Spatial reasoning dataset excerpts:
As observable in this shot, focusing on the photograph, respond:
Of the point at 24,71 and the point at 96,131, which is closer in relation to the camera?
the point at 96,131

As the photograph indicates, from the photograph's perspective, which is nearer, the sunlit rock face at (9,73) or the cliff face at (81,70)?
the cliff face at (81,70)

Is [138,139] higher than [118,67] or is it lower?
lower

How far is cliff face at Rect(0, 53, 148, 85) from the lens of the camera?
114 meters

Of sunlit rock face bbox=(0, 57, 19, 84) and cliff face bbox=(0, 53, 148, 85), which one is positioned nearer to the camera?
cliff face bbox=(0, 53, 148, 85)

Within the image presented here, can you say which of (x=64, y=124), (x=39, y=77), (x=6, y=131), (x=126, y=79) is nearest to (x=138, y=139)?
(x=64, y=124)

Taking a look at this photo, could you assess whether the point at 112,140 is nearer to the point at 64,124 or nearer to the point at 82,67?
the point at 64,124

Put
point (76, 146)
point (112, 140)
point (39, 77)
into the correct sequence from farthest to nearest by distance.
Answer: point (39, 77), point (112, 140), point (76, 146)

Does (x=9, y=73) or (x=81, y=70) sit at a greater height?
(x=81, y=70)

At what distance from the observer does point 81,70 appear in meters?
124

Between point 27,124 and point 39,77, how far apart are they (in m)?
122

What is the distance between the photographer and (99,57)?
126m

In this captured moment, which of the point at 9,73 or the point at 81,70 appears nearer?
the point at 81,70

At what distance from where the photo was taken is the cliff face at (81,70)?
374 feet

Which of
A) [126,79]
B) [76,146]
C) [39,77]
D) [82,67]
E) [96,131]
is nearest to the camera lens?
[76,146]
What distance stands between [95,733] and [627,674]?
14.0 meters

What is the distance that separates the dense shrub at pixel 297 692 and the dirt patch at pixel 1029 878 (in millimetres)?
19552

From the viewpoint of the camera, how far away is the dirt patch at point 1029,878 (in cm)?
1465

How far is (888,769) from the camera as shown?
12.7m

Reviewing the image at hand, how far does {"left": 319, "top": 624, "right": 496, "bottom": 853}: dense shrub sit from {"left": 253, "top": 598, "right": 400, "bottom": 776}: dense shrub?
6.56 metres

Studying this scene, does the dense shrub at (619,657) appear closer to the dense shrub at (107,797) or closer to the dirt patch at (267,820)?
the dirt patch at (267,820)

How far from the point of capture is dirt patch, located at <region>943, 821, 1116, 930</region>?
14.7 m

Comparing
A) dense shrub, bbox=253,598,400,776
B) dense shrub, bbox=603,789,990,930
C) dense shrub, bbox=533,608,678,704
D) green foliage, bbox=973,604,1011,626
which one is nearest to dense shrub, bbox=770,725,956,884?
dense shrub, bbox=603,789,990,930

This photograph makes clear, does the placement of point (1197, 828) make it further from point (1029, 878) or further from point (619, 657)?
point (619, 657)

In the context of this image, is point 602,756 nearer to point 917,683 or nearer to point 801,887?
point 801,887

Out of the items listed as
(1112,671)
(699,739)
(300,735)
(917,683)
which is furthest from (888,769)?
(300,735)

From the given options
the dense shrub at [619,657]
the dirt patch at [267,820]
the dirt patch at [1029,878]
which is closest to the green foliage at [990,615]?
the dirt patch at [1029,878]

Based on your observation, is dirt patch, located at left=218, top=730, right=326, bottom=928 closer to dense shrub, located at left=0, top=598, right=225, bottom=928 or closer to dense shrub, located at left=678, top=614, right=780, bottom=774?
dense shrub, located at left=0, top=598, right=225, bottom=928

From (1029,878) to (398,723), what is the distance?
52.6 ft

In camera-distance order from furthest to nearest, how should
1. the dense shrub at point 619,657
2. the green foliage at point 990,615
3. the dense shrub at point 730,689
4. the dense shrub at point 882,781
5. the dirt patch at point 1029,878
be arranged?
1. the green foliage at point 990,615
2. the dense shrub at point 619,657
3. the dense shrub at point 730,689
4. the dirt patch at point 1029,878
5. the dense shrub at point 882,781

### Short problem
For the records from the line holding "From the given options" through the end of the records, inclusive, give a two-column CSV with the headers text and answer. Use one row per record, put each field in quotes, and replace line breaks with spaces.

### Output
text,answer
"From the given options the dense shrub at [619,657] the dirt patch at [267,820] the dirt patch at [1029,878] which is closest to the green foliage at [990,615]?","the dirt patch at [1029,878]"
"Based on your observation, is dirt patch, located at left=218, top=730, right=326, bottom=928 closer to dense shrub, located at left=0, top=598, right=225, bottom=928 or closer to dense shrub, located at left=678, top=614, right=780, bottom=774?","dense shrub, located at left=0, top=598, right=225, bottom=928"
"From (1029,878) to (398,723), what is the distance?","52.6 ft"
"In camera-distance order from furthest to nearest, how should 1. the dense shrub at point 619,657 2. the green foliage at point 990,615 3. the dense shrub at point 730,689 4. the dense shrub at point 882,781 5. the dirt patch at point 1029,878 be arranged?","1. the green foliage at point 990,615 2. the dense shrub at point 619,657 3. the dense shrub at point 730,689 4. the dirt patch at point 1029,878 5. the dense shrub at point 882,781"